National Security Agency - overview

The National Security Agency/Central Security Service (NSA/CSS) is the United States government's cryptologic organization that was officially established on November 4, 1952. Responsible for the collection and analysis of foreign communications, it coordinates, directs, and performs highly specialized activities to produce foreign signals intelligence information, which involves a significant amount of cryptanalysis. It is also responsible for protecting U.S. government communications and information systems from similar agencies elsewhere, which involves a significant amount of cryptography.

A component of the Department of Defense, the NSA has always been directed by a three-star flag officer. The NSA is a key component of the U.S. Intelligence Community, which is headed by the Director of National Intelligence.

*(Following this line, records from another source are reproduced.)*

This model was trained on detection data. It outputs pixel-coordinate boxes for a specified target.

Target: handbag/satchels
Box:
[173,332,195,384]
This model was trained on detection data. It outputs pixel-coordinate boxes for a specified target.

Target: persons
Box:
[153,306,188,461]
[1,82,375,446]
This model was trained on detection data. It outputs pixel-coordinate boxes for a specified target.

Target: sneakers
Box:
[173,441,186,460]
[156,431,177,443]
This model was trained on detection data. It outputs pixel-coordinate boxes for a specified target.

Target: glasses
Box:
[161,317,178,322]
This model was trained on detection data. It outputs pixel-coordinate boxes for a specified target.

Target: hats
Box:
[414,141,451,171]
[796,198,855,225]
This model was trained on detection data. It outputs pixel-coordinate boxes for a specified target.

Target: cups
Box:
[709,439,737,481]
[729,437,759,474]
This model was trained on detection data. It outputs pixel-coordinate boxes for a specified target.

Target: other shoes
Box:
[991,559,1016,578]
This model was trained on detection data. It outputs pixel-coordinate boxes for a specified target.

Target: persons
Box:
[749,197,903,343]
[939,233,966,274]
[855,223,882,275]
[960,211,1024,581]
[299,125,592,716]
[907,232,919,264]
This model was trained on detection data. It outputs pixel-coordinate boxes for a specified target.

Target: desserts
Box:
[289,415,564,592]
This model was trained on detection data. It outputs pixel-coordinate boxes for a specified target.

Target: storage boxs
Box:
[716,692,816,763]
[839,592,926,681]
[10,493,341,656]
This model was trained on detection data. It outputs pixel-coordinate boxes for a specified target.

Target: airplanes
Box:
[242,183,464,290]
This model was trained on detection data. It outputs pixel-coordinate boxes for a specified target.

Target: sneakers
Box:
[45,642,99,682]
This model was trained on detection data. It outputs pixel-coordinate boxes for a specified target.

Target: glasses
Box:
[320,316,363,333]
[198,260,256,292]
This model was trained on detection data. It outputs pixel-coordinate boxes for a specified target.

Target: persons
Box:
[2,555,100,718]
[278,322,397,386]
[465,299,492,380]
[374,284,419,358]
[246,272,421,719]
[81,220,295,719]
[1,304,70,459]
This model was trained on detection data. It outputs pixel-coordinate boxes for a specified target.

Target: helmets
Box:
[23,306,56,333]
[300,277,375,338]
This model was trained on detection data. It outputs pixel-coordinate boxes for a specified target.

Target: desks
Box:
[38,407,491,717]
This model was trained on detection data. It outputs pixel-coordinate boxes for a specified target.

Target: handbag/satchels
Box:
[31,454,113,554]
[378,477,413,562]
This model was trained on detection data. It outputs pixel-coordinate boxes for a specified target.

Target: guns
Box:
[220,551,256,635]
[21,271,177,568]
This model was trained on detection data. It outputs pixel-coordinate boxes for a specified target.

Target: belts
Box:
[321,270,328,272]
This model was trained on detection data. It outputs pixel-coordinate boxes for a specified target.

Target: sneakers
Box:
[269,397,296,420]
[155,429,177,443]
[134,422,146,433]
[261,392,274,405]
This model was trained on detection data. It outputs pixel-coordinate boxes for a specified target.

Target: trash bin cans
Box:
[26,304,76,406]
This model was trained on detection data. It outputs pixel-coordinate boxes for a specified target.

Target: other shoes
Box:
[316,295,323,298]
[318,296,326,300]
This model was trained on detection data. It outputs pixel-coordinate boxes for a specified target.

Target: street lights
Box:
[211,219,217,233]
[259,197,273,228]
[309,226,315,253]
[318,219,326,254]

Contrary to popular perception, the NSA does not engage in “wiretapping”; it collects signals intelligence, or “sigint.” In contrast to the image we have from movies and television of an FBI agent placing a listening device on a target’s phone line, the NSA intercepts entire streams of electronic communications containing millions of telephone calls and e-mails. It runs the intercepts through very powerful computers that screen them for particular names, telephone numbers, Internet addresses, and trigger words or phrases. Any communications containing flagged information are forwarded by the computer for further analysis.

The NSA's eavesdropping mission includes radio broadcasting, both from various organizations and individuals, the Internet, telephone calls, and other intercepted forms of communication. Its secure communications mission includes military, diplomatic, and all other sensitive, confidential or secret government communications. Despite having been described as the world's largest single employer of mathematicians, and the owner of the single largest group of supercomputers, it has tried to keep a low profile. For many years its existence was not even acknowledged by the U.S. government. It was often said, half-jokingly, that "NSA" stood for "No Such Agency", and also, as "Never Say Anything", primarily for its employees.

Because of its listening task, the NSA/CSS has been heavily involved in cryptanalytic research, continuing the work of its predecessor agencies which had been responsible for breaking many World War II codes and ciphers (see, for instance, Purple code, Venona, and JN-25).